Book Revival and Awakening

    Book Details:
  • Author : Adam H. Becker
  • Publisher : University of Chicago Press
  • Release : 2015-03-11
  • ISBN : 022614545X
  • Pages : 451 pages

Download or read book Revival and Awakening written by Adam H. Becker and published by University of Chicago Press. This book was released on 2015-03-11 with total page 451 pages. Available in PDF, EPUB and Kindle. Book excerpt: Most Americans have little understanding of the relationship between religion and nationalism in the Middle East. They assume that the two are rooted fundamentally in regional history, not in the history of contact with the broader world. However, as Adam H. Becker shows in this book, Americans—through their missionaries—had a strong hand in the development of a national and modern religious identity among one of the Middle East's most intriguing (and little-known) groups: the modern Assyrians. Detailing the history of the Assyrian Christian minority and the powerful influence American missionaries had on them, he unveils the underlying connection between modern global contact and the retrieval of an ancient identity.
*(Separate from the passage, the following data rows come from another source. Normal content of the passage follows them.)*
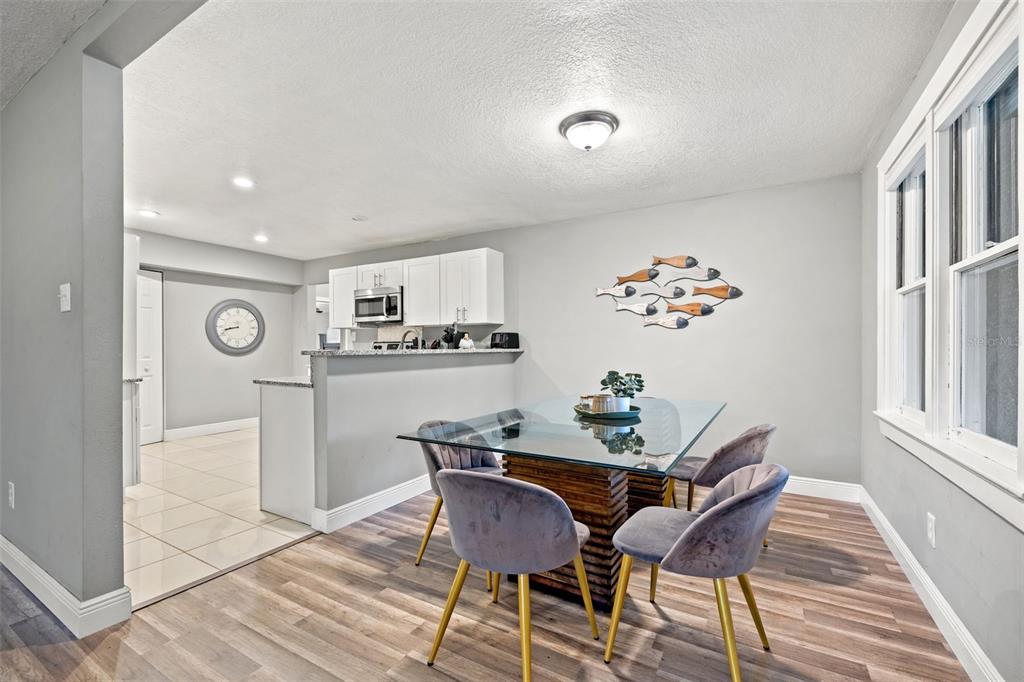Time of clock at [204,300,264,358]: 8:42
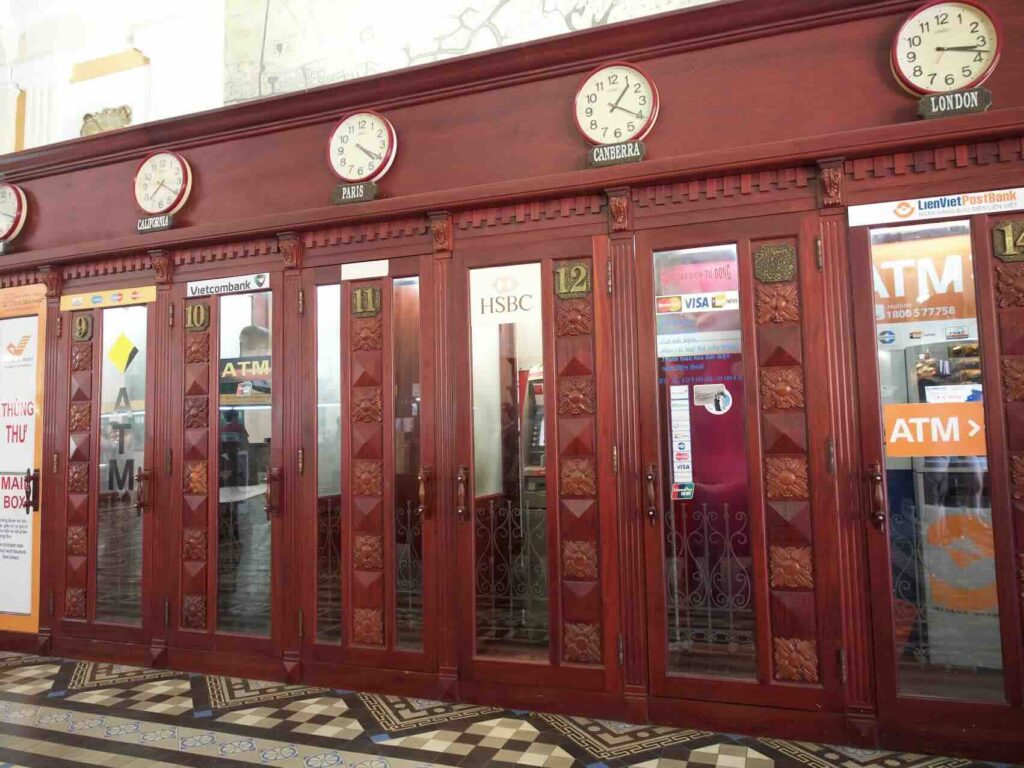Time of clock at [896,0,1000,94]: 3:17
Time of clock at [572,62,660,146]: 1:20
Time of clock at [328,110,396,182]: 4:19
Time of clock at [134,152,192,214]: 7:20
American evangelicals arrived in Iran in the 1830s. Becker examines how these missionaries, working with the “Nestorian” Church of the East—an Aramaic-speaking Christian community in the borderlands between Qajar Iran and the Ottoman Empire—catalyzed, over the span of sixty years, a new national identity. Instructed at missionary schools in both Protestant piety and Western science, this indigenous group eventually used its newfound scriptural and archaeological knowledge to link itself to the history of the ancient Assyrians, which in time led to demands for national autonomy. Exploring the unintended results of this American attempt to reform the Orient, Becker paints a larger picture of religion, nationalism, and ethnic identity in the modern era.